Both related Evers remains secretive during an event, but they added that’s something they can certainly respect.

Three’s company

Seth Feider, making his first Top 12 cut ever, talked onstage about a problem many of the anglers faced. He had fish follow his jerkbait to the boat, even some larger brutes, but as time wore on they wouldn’t commit to taking the bait.

Zona commented Saturday that these smallmouth learn quickly something is wrong after their buddies are kidnapped. He added that the constant pounding of areas played with the inbetween stage the fish are in. It’s been relatively cool and the bass haven’t schooled up in their summer haunts.

“The lack of grouped up schools deep have kept that (shallow bite) in contention,” he said. “If it was three weeks later, 10 of the top 12 guys would be out fishing from 30- to 55-feet deep.

“This was a perfect storm timingwise, with the fish just getting off the spawn. No predominant depth ruled this time around.”

Four on the floor

Mike Iaconelli was the only angler in the Top 12 with a bag under 15 pounds. He was among the leaders after opening with 20-12, but he then fell to 23rd with a 14-0 bag on Friday.

Zona reports what Ike told him about his Saturday, when he felt no pressure and busted the big bag of 22-4 to reach Sunday.

“In his mind, he was out of contention to win,” Zona said. “Ike said it was the most relaxing day he’s had in tournament competition in some time.

“Now he’s back, keyed up that he has a chance on winning this. He said if can only harness how calm he was fishing yesterday.”

Ike had been starting shallow all week but went 20 feet and deeper Saturday. He only got seven bites, but all were the right ones. Zona said to watch out for Ike on the Chesapeake Bay, where Ike has confidence he can win.

Ike’s tactic was to point the nose of his boat in current and make little pitch casts out front while looking for fish. He didn’t have a lot of winding to retrieve and pitch to bass he’d see on his graph.

“His No. 1 key to fishing out deep was making short casts,” Zona said.

That’s a limit

Despite poor cell signal to the cameras providing the on-the-water shots to LIVE, Zona found the show rather entertaining.
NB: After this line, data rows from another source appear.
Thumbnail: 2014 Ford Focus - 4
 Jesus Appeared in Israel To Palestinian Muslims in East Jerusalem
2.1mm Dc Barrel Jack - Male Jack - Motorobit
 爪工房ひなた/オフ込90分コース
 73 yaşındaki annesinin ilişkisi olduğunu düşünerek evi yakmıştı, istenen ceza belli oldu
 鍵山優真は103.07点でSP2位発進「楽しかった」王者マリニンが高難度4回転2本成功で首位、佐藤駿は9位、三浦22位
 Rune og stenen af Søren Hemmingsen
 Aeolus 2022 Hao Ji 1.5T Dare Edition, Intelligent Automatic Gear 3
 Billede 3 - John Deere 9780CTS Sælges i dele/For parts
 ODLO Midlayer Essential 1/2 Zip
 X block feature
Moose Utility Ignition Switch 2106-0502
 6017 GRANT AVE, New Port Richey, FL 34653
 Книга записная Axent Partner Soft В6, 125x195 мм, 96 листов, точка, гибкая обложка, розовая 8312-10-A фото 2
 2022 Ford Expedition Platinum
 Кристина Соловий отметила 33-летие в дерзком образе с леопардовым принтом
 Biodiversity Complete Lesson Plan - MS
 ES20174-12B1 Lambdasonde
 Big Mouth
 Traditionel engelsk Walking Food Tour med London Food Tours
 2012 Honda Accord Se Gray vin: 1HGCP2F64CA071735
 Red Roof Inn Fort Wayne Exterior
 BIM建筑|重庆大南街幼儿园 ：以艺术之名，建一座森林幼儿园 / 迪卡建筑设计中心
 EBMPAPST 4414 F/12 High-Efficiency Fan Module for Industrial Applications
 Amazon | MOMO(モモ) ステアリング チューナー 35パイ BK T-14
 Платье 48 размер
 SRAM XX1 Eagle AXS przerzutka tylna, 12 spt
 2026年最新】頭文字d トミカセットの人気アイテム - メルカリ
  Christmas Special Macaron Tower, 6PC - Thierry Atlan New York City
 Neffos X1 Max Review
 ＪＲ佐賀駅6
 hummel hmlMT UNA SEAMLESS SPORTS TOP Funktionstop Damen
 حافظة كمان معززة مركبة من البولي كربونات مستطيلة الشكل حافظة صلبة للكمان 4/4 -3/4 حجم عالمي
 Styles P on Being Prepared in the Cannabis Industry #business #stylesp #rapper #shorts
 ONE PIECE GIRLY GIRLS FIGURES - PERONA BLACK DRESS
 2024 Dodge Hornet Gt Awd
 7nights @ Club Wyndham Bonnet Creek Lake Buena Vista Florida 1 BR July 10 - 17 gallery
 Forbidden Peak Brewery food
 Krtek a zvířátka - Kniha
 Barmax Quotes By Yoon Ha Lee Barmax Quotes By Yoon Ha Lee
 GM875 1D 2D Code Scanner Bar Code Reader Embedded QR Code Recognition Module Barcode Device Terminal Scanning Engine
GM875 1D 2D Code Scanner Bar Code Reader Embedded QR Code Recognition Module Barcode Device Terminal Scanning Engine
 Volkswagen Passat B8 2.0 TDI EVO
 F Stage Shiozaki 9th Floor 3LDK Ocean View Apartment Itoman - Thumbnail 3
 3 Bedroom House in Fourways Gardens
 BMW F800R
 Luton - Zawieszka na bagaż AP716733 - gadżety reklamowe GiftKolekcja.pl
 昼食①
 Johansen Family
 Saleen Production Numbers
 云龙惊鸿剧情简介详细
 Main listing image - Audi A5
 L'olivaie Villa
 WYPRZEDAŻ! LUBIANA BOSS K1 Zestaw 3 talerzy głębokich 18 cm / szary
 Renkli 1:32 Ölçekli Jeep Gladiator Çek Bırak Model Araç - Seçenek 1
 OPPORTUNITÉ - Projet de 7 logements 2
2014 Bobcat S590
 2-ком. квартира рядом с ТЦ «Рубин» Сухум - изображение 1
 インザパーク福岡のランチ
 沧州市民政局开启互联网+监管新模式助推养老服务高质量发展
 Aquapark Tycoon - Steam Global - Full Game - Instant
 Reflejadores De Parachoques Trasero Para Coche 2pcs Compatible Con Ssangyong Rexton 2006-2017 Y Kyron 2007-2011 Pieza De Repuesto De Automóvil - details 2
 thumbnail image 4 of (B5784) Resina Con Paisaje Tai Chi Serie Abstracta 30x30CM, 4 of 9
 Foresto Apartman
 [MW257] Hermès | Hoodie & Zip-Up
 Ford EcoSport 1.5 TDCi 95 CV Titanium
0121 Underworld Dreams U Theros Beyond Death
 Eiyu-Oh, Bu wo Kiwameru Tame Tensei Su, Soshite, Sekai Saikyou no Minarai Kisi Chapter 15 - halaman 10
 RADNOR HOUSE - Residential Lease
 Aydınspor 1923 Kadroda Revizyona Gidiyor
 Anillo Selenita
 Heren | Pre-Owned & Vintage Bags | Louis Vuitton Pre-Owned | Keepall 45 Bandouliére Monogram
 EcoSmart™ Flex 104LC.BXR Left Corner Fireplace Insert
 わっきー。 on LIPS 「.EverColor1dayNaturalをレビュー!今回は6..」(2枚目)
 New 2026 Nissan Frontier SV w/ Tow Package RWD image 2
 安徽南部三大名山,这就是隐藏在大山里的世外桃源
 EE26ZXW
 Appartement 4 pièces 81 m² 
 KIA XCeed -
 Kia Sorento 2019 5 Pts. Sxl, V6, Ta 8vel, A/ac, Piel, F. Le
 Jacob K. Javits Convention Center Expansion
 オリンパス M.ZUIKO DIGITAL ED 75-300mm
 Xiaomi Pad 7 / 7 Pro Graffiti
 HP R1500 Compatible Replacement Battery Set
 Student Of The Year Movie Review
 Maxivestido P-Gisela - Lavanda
He said it had the best viewer feedback of the entire year.

Zona gave roving reporter Dave Mercer his MVP award on Day 2 (even though he never did eat a goby), then gave Steve Bowman the nod for his Day 3 updates on Evers. The eventual winner was in a virtual dead zone to send the video feed. Viewers will get to see that extensively when the St. Lawrence show airs at 8 a.m. ET, Sunday, Aug. 16 on ESPN2. See complete TV schedule.

On Day 4, Zona’s Tabasco Spicy Hot Bold Mover of the Week went to none other than co-host Tommy Sanders, who he said had “risen his game since Day 2 of this event.” To read more on Sanders, click here. And then see 25 years of Tommy Sanders.

Culling

  • Photo of the Day again comes from Bowman, with Evers acting as his own boat bumper. Oh, and he caught a 4-pounder around that dam.
  • The question of whether anglers can access BASSTrakk while fishing came up numerous times in the chat room on Bassmaster LIVE. On Day 4, anglers are allowed to check out what their competitors might have in the unofficial standings. Bowman reported Evers was certainly taking advantage, texting Zona that Evers “is a monster on the iPhone. He’s been checking BASSTrakk whenever he idles.” So maybe he’s not calmed down that much.
  • Kevin VanDam finished 41st this week, which dropped Zona’s jaw but was telling of the fishing. “That shows how tough this body of water is right now. He dominates here, at least he did. It tells you how sporadic it has been.”